» PROVIDED DATA:
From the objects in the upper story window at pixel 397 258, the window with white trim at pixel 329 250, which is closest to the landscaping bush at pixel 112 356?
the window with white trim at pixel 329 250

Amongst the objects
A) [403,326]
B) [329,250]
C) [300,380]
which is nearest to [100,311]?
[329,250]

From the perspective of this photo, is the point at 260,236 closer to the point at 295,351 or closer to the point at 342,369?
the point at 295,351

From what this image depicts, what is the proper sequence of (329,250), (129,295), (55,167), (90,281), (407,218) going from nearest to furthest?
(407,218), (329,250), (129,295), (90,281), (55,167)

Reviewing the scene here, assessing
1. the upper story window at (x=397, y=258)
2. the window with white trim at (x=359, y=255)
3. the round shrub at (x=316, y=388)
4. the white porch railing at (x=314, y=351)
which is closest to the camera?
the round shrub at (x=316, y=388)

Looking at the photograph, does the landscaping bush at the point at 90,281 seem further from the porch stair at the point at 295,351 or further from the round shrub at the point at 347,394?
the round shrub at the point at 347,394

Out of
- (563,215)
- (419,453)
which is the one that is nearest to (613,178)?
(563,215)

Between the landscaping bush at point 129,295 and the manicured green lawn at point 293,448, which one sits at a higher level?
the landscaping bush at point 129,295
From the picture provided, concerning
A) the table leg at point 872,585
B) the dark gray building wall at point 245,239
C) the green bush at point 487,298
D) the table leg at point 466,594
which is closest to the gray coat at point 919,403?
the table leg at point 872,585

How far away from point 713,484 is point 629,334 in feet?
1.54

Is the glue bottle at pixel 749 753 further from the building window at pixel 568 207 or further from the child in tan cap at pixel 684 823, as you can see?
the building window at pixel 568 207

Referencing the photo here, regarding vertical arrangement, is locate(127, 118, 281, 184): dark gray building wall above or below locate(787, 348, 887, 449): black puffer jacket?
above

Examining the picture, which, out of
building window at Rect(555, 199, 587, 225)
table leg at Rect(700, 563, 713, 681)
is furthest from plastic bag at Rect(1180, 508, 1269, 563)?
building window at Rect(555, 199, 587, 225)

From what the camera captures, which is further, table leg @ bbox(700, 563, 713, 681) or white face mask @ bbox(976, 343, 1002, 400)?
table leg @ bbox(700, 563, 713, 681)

» TASK TO COMPLETE: Please extract every item above, reproducing each of its lines verbatim and in the same order.

» RESULT:
From the objects in the upper story window at pixel 397 258, the window with white trim at pixel 329 250, which is closest to the landscaping bush at pixel 112 356?
the window with white trim at pixel 329 250

Amongst the objects
A) [403,326]
B) [329,250]
C) [300,380]
which is nearest to [100,311]?
[329,250]

From the perspective of this photo, is the point at 260,236 closer to the point at 295,351 or closer to the point at 342,369?
the point at 295,351

From what this image depicts, what is the proper sequence of (329,250), (129,295), (55,167), (90,281), (407,218) going from nearest to furthest?
(407,218), (329,250), (129,295), (90,281), (55,167)

Reviewing the scene here, assessing
1. the upper story window at (x=397, y=258)
2. the window with white trim at (x=359, y=255)
3. the round shrub at (x=316, y=388)
4. the white porch railing at (x=314, y=351)
which is closest to the camera?
the round shrub at (x=316, y=388)

Looking at the photograph, does the landscaping bush at the point at 90,281 seem further from the porch stair at the point at 295,351 or further from the round shrub at the point at 347,394?
the round shrub at the point at 347,394

Out of
- (563,215)
- (419,453)
which is the one that is nearest to (613,178)?
(563,215)

Between the landscaping bush at point 129,295 and the manicured green lawn at point 293,448, which one sits at a higher level?
the landscaping bush at point 129,295
From the picture provided, concerning
A) the table leg at point 872,585
B) the dark gray building wall at point 245,239
C) the green bush at point 487,298
D) the table leg at point 466,594
which is closest to the gray coat at point 919,403?
the table leg at point 872,585

How far away from point 713,484 is point 629,334 in feet?
1.54

Is the glue bottle at pixel 749 753 further from the building window at pixel 568 207 or further from the child in tan cap at pixel 684 823, as you can see?
the building window at pixel 568 207

Referencing the photo here, regarding vertical arrangement, is locate(127, 118, 281, 184): dark gray building wall above or below locate(787, 348, 887, 449): black puffer jacket?
above

Examining the picture, which, out of
building window at Rect(555, 199, 587, 225)
table leg at Rect(700, 563, 713, 681)
is furthest from plastic bag at Rect(1180, 508, 1269, 563)?
building window at Rect(555, 199, 587, 225)

From what the camera captures, which is further, table leg @ bbox(700, 563, 713, 681) or white face mask @ bbox(976, 343, 1002, 400)?
table leg @ bbox(700, 563, 713, 681)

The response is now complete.